Como eu disse naquela oportunidade, não estou aqui discursando em defesa do pequeno produtor extrativista e ineficiente. Temos no Brasil, muitos pequenos produtores eficientes, crescendo e se desenvolvendo. Esses, de 2018 para cá, já nem devem ser tão pequenos. Eles produzem com qualidade e crescem na atividade.
Essa semana, saiu um dado da Emater/RS na Expointer. De tão impactante, foi republicado pelo Valor Econômico, com o título: “Número de produtores de leite caiu pela metade no RS nos últimos seis anos”. A reportagem ainda evidencia que apesar dessa debandada, a produção seguiu estável, o que é de se esperar em um processo de concentração.
Como eu já afirmei, não estou aqui querendo questionar uma tendência clara que é a concentração da produção. Mas confesso que me surpreendeu um movimento tão veloz, e acredito que esse é sim um problema social e, porque não dizer, setorial.
Ninguém sabe mensurar, quantos desses 46 mil produtores saíram por seleção natural e quantos foram eliminados por uma distorção mercadológica. Não preciso apresentar muitos dados para ficar clara a conclusão de que há um subsídio via preços do pequeno produtor para o grande, e isso por culpa única e exclusiva da insensibilidade da indústria para o problema.
Mais uma vez afirmo, esse não é um raciocínio em defesa do pequeno e muito menos contra o grande produtor, mas é tema que deve deixar alerta o grande produtor. Ele deve considerar que nessa toada, em menos de 2 anos, ele não terá disponível um subsídio médio de mais de, pelo menos, 20% em seus preços médios. Essa distorção de mercado impulsionou o crescimento das grandes e mega fazendas a taxas muito mais altas que a média das fazendas produtoras de leite brasileiras (as que restaram para a comparação, evidentemente).
A produção dos Top 100 no ano de 2019 alcançou média diária de 20.905 litros. Em comparação com 2001, o valor é 219,45% maior, enquanto o crescimento da produção formal no mesmo período foi de 89,0%.

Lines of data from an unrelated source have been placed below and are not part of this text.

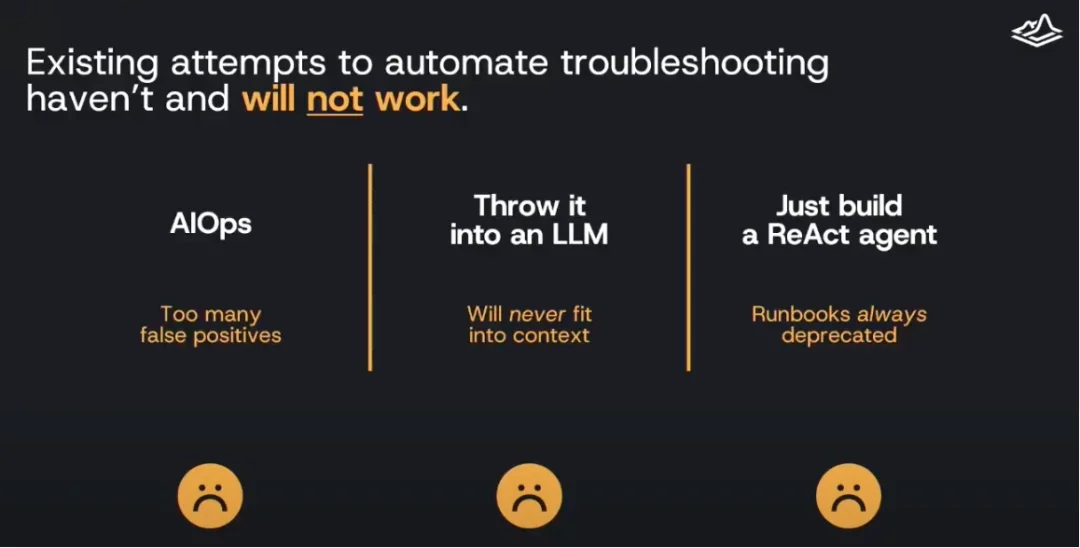 Existing attempts to automate troubleshooting haven't and will not work.

AIOps

Too many false positives

Throw it into an LLM

Will never fit into context

Just build a ReAct agent

Runbooks always deprecated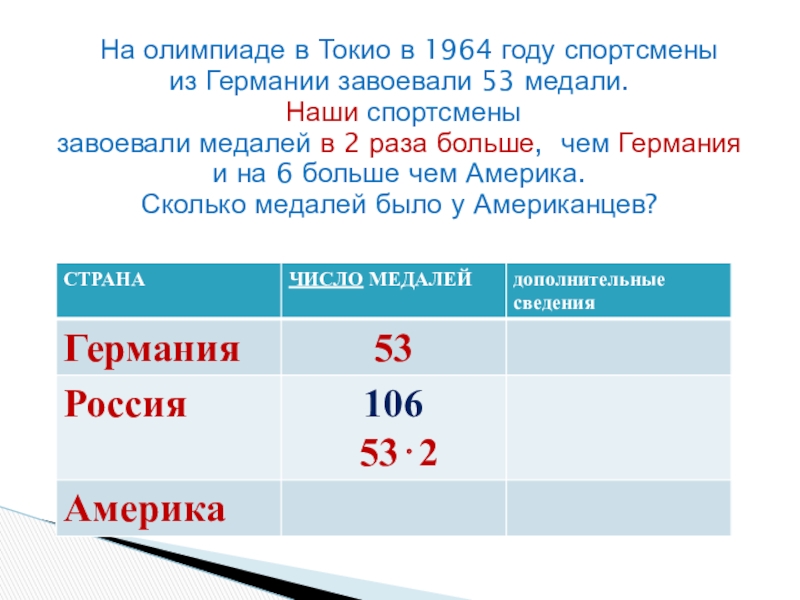 На олимпиаде в Токио в 1964 году спортсмены из Германии завоевали 53 медали.
Наши спортсмены завоевали медалей в 2 раза больше, чем Германия и на 6 больше чем Америка.
Сколько медалей было у Американцев?

| СТРАНА | ЧИСЛО МЕДАЛЕЙ | дополнительные сведения |
|---|---|---|
| Германия | 53 | |
| Россия | 106 $53 \cdot 2$ | |
| Америка | | |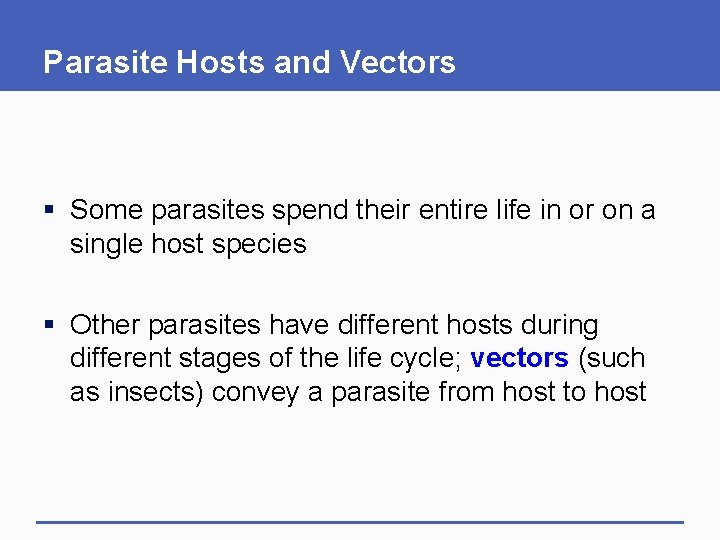 Parasite Hosts and Vectors

▪ Some parasites spend their entire life in or on a single host species

▪ Other parasites have different hosts during different stages of the life cycle; vectors (such as insects) convey a parasite from host to host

Portanto, temos uma influência de duplo efeito para a redução do mix de preços para os grandes produtores: a saída dos pequenos produtores do mercado e o crescimento em produção dos grandes. Cada vez temos mais leite disponível no Brasil de grandes fazendas, e menos leite vindo das pequenas para dar sustentação ao MIX de preços imposto pela indústria.
Quando publiquei o primeiro texto, no final de 2018,, também expus o impacto social negativo desse movimento nas cooperativas e pequenos municípios. Dessa vez pretendo expor também o possível impacto na indústria.

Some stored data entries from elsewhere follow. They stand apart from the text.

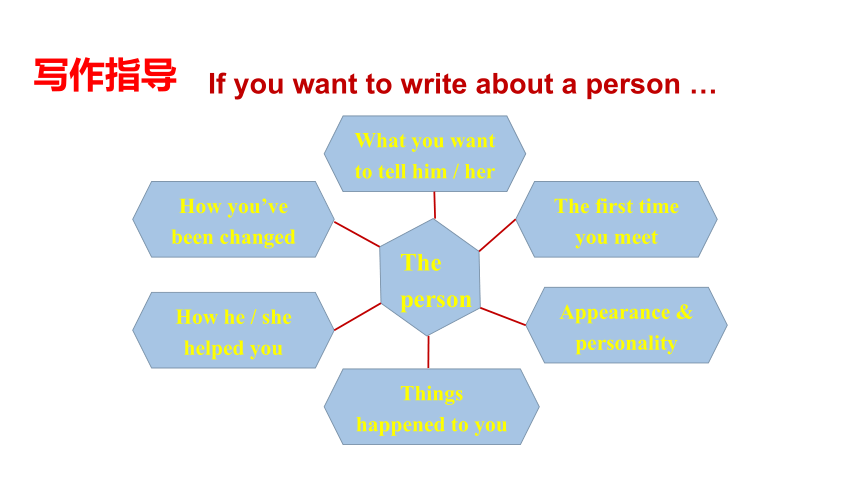 写作指导 If you want to write about a person …

What you want to tell him / her

How you've been changed

The first time you meet

The person

How he / she helped you

Appearance & personality

Things happened to you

Com menos produtores pequenos, que geralmente são os mais fidelizados e vinculados às indústrias, a tendência é que tenhamos vinculo setorial cada vez menor da indústria com o produtor primário, esfriando de vez as relações do setor. Porque não acreditar que no futuro, teremos grandes e médias fazendas assumindo o papel de vendedoras de leite spot para as indústrias, em pregões esporádicos como acontecem hoje entre as empresas.

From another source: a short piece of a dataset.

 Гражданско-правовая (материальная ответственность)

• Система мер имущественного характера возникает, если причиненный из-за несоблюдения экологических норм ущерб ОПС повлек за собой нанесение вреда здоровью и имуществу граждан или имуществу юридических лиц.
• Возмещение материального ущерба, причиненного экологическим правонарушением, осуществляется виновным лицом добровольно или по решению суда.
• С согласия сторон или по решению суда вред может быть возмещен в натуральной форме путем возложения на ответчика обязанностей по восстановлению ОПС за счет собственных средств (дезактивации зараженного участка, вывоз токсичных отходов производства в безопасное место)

Não é um prognóstico dos mais bonitos, nem dos mais otimistas, mas se ninguém fizer nada para dar sustentação aos pequenos e médios (bons) produtores, esse será o caminho inevitável do leite no Brasil.
Como quase tudo nos rumos do setor lácteo brasileiro, quem pode mudar o rumo e a tendência é a indústria. A criação de uma linha de política de pagamento mais justa, baseada em variáveis de qualidade e processos, pode ser o único caminho para que não sejam mortas todas as nossas galinhas dos ovos de ouro.
A saída dos pequenos e tradicionais produtores do mercado nacional é ruim para todos os envolvidos: eles próprios, técnicos, revendas, cooperativas, indústrias, grandes produtores, pequenas localidades e municípios.